You'd do well to note that the security of this data transfer was during the time of the EU-US Privacy Shield, which the ECJ later declared invalid due to US surveillance concerns.
This isn't an issue with GA specifically -- this is an issue with any US corporation, or entity that is subject to US laws like FISA 702 and the CLOUD act, which can result in companies having to hand information over to US governmental entities. That's not something limited to Analytics, or even Google LLC, or Meta, it's anyone subject to those US provisions.
The fact that you haven't grasped that the issues were the transfers, not GA itself, shows you grossly misunderstand the core issues, and are going off half-cocked, so to speak.
Any tool that collects any personal data or identifiers could violate GDPR if implemented or operated improperly, from analytics to email to a simple website with cookies.
Go read up on the Schrems II ruling that invalidated the EU-US Privacy Shield, and therefore made the data transfers in question illegal -- not the use of GA itself.
If site operators gather data or use tools improperly, or make data transfers that aren't legal, that's what violates GDPR -- as the IMY rulings...
Wat?
Are you going to analyze every update?
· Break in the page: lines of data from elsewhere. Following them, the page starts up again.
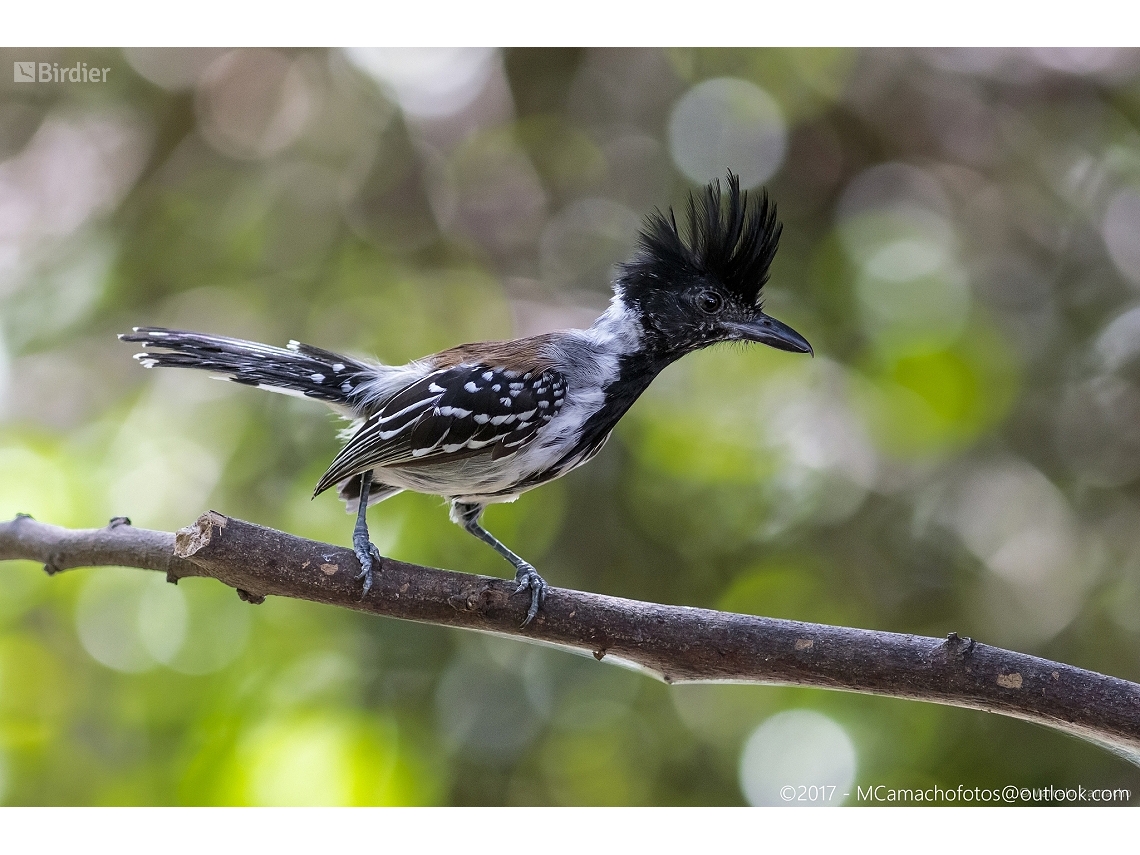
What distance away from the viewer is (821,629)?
1786 millimetres

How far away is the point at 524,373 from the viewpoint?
212 cm

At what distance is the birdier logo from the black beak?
6.85ft

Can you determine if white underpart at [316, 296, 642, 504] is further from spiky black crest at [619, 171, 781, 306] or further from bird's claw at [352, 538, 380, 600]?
bird's claw at [352, 538, 380, 600]

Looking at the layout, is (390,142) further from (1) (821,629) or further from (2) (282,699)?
(1) (821,629)

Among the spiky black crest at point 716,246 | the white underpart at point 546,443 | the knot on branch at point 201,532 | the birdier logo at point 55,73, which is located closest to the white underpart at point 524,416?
the white underpart at point 546,443

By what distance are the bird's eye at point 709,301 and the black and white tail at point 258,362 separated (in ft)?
2.76

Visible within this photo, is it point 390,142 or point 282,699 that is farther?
point 390,142

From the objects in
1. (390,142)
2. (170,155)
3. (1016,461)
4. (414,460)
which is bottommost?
(414,460)

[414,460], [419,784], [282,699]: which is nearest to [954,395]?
[414,460]

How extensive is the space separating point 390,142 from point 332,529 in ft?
4.55

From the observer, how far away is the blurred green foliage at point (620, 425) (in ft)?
8.92

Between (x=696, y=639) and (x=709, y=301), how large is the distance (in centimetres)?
85

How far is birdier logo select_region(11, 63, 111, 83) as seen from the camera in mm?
2671

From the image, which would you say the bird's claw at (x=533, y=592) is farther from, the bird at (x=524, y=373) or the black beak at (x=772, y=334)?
the black beak at (x=772, y=334)
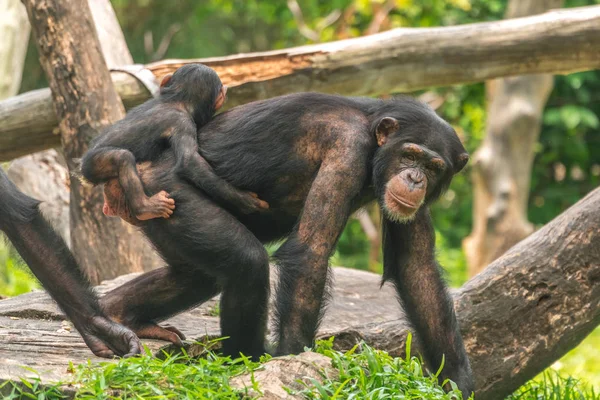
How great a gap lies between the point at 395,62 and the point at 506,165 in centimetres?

Or even remember to check online to find the results of someone else's analysis of every update?
Or do you trust Google to never change their priorities with regards to how this extension operates?
Google Sued by D.C., States Over Tracking Despite Opt-Outs - https://news.bloomberglaw.com/privacy-and-data-security/goog...
Apple, Google Both Track Mobile Telemetry Data, Despite Users Opting Out - https://threatpost.com/google-apple-track-mobile-opting-out/...
They lie and break the law to profit at your expense and harm you. Treat them accordingly.
I don't need to, if they changed it then it would go to the top of HN for a day at least. That is much better than some random extension creator that can sell it to a malicious actor at any point, that isn't news so would likely go under my radar.
If you would like to block tracking this way you would need to install thousands of addons for every company/domain/... its a pretty shitty solution. Is Google by law somewhere required to provide this or why is this an actual official extension?
See this HN submission: Firefox replaces Google Analytics with fake no-op in strict tracking protection[1].
[1] https://news.ycombinator.com/item?id=26280808
For instance this could be easier to convince a school board to introduce this extension than another one with a weird name, made by some gorhill guy they've never heard about.